Where the word "peak" appears in a line below, copy the whole line.

----- PROVIDED RECORDS

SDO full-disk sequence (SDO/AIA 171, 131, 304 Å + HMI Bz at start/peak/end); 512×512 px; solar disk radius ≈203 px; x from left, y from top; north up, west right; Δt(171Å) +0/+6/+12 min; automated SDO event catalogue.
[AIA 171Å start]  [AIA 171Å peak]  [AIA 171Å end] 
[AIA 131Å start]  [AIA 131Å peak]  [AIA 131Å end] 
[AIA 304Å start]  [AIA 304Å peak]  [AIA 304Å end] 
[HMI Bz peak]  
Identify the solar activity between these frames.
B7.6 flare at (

----------

## ANSWER BOX
SDO full-disk sequence (SDO/AIA 171, 131, 304 Å + HMI Bz at start/peak/end); 512×512 px; solar disk radius ≈203 px; x from left, y from top; north up, west right; Δt(171Å) +0/+6/+12 min; automated SDO event catalogue.
[AIA 171Å start]  [AIA 171Å peak]  [AIA 171Å end] 
[AIA 131Å start]  [AIA 131Å peak]  [AIA 131Å end] 
[AIA 304Å start]  [AIA 304Å peak]  [AIA 304Å end] 
[HMI Bz peak]  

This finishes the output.